Members of the reserve have their own retirement system. The significant difference between reservist and active duty member's retirement is that in the Reserve system a member must have 20 years and also reach the age of 60 to qualify for a retirement. The 20 year requirement is not such a simple calculation either. In order for the reservist to accumulate a year of service he or she must accumulate 50 retirement points. Points are awarded for each day of active service, or for full-time service while performing annual active duty for training or attending required training. Thus when dividing this retirement a practitioner should assume the typical years of marriage divide by years of service will suffice. This is because the 20 years of service may not be consecutive but perhaps intermittent.

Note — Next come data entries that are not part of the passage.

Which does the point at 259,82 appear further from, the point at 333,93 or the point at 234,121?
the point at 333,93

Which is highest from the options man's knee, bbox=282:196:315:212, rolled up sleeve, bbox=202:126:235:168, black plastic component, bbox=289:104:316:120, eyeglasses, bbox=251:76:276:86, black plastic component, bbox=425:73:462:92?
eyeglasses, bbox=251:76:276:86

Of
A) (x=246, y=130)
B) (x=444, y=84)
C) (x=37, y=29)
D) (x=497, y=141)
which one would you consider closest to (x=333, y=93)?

Military member compensation is tied to the member's duration of service as well as the member's rank. In addition to basic pay be advised that a member is likely receiving Basic Allowing for Housing (BAH) as well as Basic Allowance for Subsistence (BAS). These two additional allowances will generally be the two largest forms of compensation other than basic pay. These types of pay, BAH and BAS, will vary depending on numerous factors such as the member's assignment, field, living situation, and dependents. Also keep in mind that some forms of pay such as BAS are non-taxable. As a result the member's net income will often be higher than you might assume based on an initial glance over.

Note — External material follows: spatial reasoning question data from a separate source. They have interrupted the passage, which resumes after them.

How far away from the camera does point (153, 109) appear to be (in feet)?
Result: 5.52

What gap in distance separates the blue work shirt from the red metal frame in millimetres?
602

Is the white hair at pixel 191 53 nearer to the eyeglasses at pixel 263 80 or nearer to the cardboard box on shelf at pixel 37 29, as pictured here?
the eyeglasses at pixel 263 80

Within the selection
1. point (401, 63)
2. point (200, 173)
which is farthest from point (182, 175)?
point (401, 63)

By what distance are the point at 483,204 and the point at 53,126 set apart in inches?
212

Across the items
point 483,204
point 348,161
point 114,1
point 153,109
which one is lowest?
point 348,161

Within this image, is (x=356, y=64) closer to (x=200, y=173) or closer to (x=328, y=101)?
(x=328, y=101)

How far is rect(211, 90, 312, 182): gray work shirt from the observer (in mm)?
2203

However, be advised that there are many other special pay classes. Look for flight pay, sea pay, special assignment pay, hazardous duty pay, and hostile file/imminent danger pay. As a practitioner it is important to get your hands on the members Leave and Earnings Statement as soon as possible. The Leave and Earnings statement will give you a full picture of the member's income including basic gross pay, special pay and allowances. To get this Leave and Earnings statement have the member sign a release and submit the release with a request to a military installation or DFAS.

Be advised that a former spouse receiving her community interest in the retirement per the Survivor's Benefit Plan will pay taxes on the income received. So these taxes are not withheld by the government prior to distribution.

Again this information was written with the aim of improving my own, Eric Roy's, knowledge on this subject. This is the law as I understand it. That being said for a better authority on the source look to Marshall Willick Law Group and the variety of information found on Mr. Willick's site.